Saturday, October 15, 2011
Another Obamacare Debacle: CLASS Crashes
October 15, 2011 – The demise of CLASS, a long-term insurance program, is another example of how the Obama and the Democrats, in their rush of make history, failed to think through the financial implications of consquences of key provisions in Obamacare.
The Obama administration yesterday pulled the plug on a major program in the president's health law – a long-term care insurance plan dogged with doubts over its financial solvency. Known as CLASS, the Community Living Assistance Services and Supports program was a long-standing priority of the late Massachusetts Democratic Sen. Edward M. Kennedy.

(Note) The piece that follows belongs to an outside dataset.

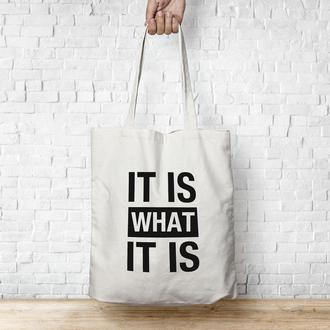 Экосумка IT IS WHAT IT IS / Эко сумка / Сумка женская / сумка-шоппер / Торба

The program became a major casualty in the health care law war. It was scheduled to launch in 2013.
Although government sponsored, it was supposed to function as a self-sustaining voluntary insurance plan, open to working adults regardless of age or health. Workers would pay an affordable monthly premium during their careers and could collect a modest daily cash benefit of at least $50 if they became disabled later in life. The money could go for services at home or to help with nursing home bills.
But a central design flaw dogged CLASS. Unless large numbers of healthy people willingly sign up during their working years, soaring premiums driven by the needs of disabled beneficiaries would destabilize it, eventually requiring a taxpayer bailout.
Obama officials said they discovered they could not make CLASS both affordable and financially solvent while keeping it a voluntary program open to virtually all workers, as the law also required.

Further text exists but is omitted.